**Compiti assegnati:**
(1) Secondo il testo citato, al pagamento di che cosa viene condannato il ricorrente?
(2) Riproduci senza alcuna modifica il tratto dell'elenco che va dalla riga contenente "Does [44,371] appear" fino alla fine dell'elenco, entrambi gli estremi inclusi.

**Testo citato:**
—————

Va, infine, rilevato che l’ordinanza in più passaggi ha sottolineato che le vicende penali di NOME COGNOME si sono caratterizzate per aver questi commesso reati anche nei lunghi periodi di detenzione, tramite direttive impartite a terzi per lo più a parenti stretti, circostanza che rende evidente da un lato lo spessore criminale del ricorrente, mai scemato nel tempo, e dall’altro la ragionevole certezza che ogni altra misura cautelare meno afflittiva della custodia in carcere sarebbe facilmente elusa. Anche sotto questo profilo, l’ordinanza impugnata risulta adeguatamente motivata, né risultano sussistere le violazioni di legge genericamente dedotte dal ricorrente che in realtà celano mere eccezioni motivazionali.
Per le considerazioni sin qui esposte si rigetta il ricorso, con condanna del ricorrente al pagamento delle spese processuali, mandando, di conseguenza, alla cancelleria di provvedere agli adempimenti di cui all’art.94, comma 1-ter, disp. att., cod. proc. pen.
P.Q.M.
Rigetta il ricorso e condanna il ricorrente al pagamento delle spese processuali. Manda alla cancelleria per gli adempimenti di cui all’art.94, comma 1-ter, disp. att., cod. proc. pen.

—————

**Dati da usare:**
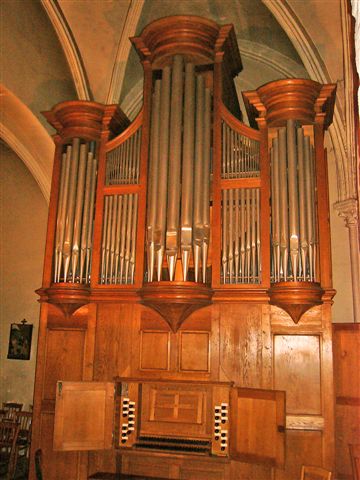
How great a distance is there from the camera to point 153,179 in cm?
754

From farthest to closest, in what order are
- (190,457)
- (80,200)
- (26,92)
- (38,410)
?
(26,92) → (80,200) → (38,410) → (190,457)

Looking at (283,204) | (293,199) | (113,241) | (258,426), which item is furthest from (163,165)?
(258,426)

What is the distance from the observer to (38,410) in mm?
7316

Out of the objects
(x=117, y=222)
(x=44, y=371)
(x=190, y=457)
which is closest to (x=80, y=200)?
(x=117, y=222)

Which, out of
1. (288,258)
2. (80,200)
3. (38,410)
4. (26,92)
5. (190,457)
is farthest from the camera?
(26,92)

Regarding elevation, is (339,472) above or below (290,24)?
below

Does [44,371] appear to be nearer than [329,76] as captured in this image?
Yes

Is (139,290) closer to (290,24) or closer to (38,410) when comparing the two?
(38,410)

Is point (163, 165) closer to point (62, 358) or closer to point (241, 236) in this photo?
point (241, 236)

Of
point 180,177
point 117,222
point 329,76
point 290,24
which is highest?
point 290,24

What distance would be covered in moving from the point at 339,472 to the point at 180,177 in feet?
15.3

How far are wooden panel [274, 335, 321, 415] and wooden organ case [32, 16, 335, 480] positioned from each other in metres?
0.02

—————

**Risposte ai compiti:**
(1) Al pagamento delle spese processuali.

(2)
Does [44,371] appear to be nearer than [329,76] as captured in this image?
Yes

Is (139,290) closer to (290,24) or closer to (38,410) when comparing the two?
(38,410)

Is point (163, 165) closer to point (62, 358) or closer to point (241, 236) in this photo?
point (241, 236)

Of
point 180,177
point 117,222
point 329,76
point 290,24
which is highest?
point 290,24

What distance would be covered in moving from the point at 339,472 to the point at 180,177 in feet?
15.3

How far are wooden panel [274, 335, 321, 415] and wooden organ case [32, 16, 335, 480] positioned from each other in metres?
0.02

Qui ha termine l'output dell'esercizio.